Baptista, António Maria. Baptista, António Maria (1860-1920) Oficial do exército. Combate nas campanhas de África e assume-se como militante do partido democrático depois de 1910. Actor em momentos marcantes como em 1915, 1916 e 1917, quando pôs a espada ao serviço do modelo afonsista de república, contra Pimenta de Castro, Machado Santos e a restauração monárquica, passa a corporizar a esperança dos democráticos no sentido de um programa de defesa intransigente da ordem pública, contra a agitação sindical e a actividade bombista, a partir de 1919, quando exerce as funções de ministro da guerra. Pelo estilo pretoriano, consegue granjear para o situacionismo democrático o apoio das chamadas forças vivas. Chamado a organizar governo em 1920, morre no exercício destas funções, em pleno conselho de ministros, vítima de uma apoplexia, depois de receber uma carta insultuosa. Fica, depois, célere o aforismo: ou é da minha vista ou estás a edir um Baptista. Companheiro de Mouzinho em Moçambique. Membro do Partido Democrático. 1915 Participa na revolta de 1915 contra Pimenta de Castro, ao lado de Álvaro de Castro, em Santarém. 1916 Combate a revolta de Machado Santos de 13 de Dezembro de 1916. 1919 Participa na Grande Guerra. Combate a revolta monárquica de Monsanto em 23 e 24 de Janeiro de 1919. Célebre pela repressão das greves, já como coronel, sendo conhecido como o Baptistinha. 1919 Ministro da guerra do governo de Domingos Pereira, de 30 de Março a 29 de Junho de 1919. 1920 Presidente do ministério e ministro do interior em 8 de Março de 1920.

Baptista, Roberto da Cunha (1874-1932) Oficial do exército. Franquista, adere à República, passando a democrático e acompanhando os alvaristas nos reconstituintes. Chefe de gabinete de Pereira Basto em 1913-1914. Ministro da geurra de 20 a 30 de Novembro de 1920.

Barbosa, João Tamagnini de Sousa. Candidato derrotado em 1911, quando se apresentou como esquerdista contra o PRP. Circula entre os apoiantes de Brito Camacho. Membro do Partido Centrista Republicano que em 1917 se destacou dos evolucionistas (companheiro de Egas Moniz e Malva do Vale). Ministro de Sidónio Pais, entre 12 de Dezembro de 1917 e 14 de Dezembro de 1918. Ocupou as pastas das colónias, do interior e das finanças. Chefe do governo de 23 de Dezembro de 1918 a 27 de Janeiro de 1919. Grão mestre da maçonaria do rito escocês em 1933.

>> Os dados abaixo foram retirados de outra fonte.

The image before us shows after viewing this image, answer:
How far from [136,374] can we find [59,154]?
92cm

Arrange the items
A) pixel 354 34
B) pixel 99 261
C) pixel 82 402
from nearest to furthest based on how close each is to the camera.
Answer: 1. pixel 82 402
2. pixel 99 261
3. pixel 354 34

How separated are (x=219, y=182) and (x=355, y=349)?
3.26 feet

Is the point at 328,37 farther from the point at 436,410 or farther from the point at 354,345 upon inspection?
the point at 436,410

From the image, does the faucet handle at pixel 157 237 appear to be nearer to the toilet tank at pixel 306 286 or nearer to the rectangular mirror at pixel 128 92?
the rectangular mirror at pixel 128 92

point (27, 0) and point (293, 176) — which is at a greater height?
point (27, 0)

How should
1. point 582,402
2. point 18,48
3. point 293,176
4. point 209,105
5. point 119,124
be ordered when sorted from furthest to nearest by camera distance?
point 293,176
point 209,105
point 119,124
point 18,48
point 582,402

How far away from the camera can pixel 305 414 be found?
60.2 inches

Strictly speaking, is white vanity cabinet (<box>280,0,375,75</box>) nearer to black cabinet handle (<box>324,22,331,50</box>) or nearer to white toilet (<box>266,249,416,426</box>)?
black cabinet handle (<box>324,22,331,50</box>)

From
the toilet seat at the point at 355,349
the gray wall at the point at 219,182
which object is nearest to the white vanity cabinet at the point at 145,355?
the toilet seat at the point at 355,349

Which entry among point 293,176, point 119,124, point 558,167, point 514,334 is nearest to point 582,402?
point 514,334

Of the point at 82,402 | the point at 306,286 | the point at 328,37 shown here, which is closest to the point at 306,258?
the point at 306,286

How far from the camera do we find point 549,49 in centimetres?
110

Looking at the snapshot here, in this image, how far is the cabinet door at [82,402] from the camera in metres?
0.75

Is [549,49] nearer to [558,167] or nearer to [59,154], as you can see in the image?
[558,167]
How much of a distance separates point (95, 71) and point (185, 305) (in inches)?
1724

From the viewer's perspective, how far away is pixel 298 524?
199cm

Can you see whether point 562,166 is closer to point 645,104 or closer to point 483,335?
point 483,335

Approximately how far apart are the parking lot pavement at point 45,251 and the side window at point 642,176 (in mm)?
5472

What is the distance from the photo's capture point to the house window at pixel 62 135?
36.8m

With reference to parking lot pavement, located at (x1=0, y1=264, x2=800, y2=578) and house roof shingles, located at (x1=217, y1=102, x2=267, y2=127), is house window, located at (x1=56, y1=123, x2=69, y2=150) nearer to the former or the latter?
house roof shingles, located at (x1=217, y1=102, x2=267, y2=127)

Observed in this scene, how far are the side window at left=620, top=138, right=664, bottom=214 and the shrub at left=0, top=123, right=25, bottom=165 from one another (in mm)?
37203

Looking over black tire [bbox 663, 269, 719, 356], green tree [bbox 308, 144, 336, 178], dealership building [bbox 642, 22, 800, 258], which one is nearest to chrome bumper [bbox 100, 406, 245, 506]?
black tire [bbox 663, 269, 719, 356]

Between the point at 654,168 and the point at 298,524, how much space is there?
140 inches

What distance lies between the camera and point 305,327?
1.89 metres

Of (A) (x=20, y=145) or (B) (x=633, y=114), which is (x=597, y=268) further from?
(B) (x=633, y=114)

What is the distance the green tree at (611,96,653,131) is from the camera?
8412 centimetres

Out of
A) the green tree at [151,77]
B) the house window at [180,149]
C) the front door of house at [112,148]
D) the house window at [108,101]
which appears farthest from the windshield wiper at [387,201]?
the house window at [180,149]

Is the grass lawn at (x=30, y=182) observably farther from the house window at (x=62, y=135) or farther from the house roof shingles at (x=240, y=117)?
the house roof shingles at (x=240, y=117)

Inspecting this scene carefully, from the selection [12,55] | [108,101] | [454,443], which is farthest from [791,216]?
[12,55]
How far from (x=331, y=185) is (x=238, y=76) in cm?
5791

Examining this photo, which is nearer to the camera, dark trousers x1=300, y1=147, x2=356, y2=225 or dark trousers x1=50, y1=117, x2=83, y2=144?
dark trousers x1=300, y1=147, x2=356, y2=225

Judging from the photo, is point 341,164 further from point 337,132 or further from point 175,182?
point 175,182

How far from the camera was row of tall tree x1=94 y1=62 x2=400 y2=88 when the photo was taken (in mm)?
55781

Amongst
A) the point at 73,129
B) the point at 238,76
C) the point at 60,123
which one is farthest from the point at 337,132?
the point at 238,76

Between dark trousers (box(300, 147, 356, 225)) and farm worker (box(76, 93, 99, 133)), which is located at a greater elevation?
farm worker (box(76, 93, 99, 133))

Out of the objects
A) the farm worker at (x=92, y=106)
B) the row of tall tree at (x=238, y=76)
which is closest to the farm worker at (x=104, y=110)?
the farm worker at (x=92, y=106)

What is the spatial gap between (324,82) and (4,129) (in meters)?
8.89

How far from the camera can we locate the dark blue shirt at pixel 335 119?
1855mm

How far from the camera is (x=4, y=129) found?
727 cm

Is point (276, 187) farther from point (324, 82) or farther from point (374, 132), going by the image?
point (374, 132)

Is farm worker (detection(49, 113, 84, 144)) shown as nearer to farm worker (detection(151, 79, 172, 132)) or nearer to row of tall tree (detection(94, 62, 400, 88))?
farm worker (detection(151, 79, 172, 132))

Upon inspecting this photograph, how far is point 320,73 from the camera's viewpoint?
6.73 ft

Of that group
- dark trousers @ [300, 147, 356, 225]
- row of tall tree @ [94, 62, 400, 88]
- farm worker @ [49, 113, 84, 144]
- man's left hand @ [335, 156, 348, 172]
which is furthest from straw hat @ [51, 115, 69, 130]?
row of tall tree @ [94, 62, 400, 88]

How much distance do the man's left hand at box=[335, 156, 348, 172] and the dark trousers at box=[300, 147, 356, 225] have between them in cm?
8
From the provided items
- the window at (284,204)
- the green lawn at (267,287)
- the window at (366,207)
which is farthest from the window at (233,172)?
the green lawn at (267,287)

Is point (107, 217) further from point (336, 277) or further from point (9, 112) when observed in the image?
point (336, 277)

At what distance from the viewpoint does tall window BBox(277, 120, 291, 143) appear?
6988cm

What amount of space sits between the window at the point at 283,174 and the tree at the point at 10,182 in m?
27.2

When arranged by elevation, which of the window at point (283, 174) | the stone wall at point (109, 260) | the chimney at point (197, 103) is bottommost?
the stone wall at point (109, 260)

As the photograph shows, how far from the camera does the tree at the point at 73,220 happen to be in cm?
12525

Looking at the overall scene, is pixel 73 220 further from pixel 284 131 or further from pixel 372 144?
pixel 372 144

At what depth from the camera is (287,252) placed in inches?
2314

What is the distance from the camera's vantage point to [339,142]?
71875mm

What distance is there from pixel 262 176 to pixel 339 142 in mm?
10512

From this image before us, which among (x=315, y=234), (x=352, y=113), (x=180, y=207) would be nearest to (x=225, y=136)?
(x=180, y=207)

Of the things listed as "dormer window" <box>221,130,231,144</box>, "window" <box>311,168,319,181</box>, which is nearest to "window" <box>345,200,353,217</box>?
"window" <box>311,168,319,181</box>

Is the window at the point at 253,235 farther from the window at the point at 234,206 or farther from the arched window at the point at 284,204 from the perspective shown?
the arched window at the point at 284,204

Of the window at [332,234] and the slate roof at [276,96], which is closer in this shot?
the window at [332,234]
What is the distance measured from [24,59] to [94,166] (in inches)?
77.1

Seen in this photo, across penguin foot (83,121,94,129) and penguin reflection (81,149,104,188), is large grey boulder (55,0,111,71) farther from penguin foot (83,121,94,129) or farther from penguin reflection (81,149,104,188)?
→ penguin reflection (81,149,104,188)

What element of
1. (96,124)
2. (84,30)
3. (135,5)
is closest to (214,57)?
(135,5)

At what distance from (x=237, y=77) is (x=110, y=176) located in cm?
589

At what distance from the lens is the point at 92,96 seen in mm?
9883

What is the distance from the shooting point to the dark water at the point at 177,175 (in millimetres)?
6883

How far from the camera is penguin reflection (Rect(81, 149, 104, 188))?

Barbosa, José (1869-1923). Natural da ilha do Fogo. Jornalista republicano, colaborador de A Lucta. Maçon desde 1910. Alinha sempre com o grupo camachista e integra, depois, o partido liberal. Deputado, chega a ministro das colónias em 1920. Fica célebre por ter apresentado em 21 de Junho de 1911 um projecto constitucional presidencialista. Deputado desde 1911. Membro do grupo camachista desde sempre. Em 1910-1911 participa na luta entre o respectivo grupo, disto então grupo do directório, contra os chamados provisórios. Faz a ponte com os democráticos em 1912, através de Álvaro de Castro e dos jovens turcos, numa política de aproximação sancionada por Afonso Costa para isolar o grupo evolucionista. Em Dezembro de 1916 critica a política de saneamento de oficiais pelos democráticos, depois da revolta de Machado Santos, considerando que a República caminha para o abismo. Critica o presidencialismo de Sidónio Pais em Fevereiro de 1918. Como liberal, é ministro das colónias de 25 de Janeiro a 8 de Março de 1920, no governo de Domingos Pereira. Já aparecia em tal posto no governo frustrado de Afonso Costa de 15 de Janeiro do mesmo ano.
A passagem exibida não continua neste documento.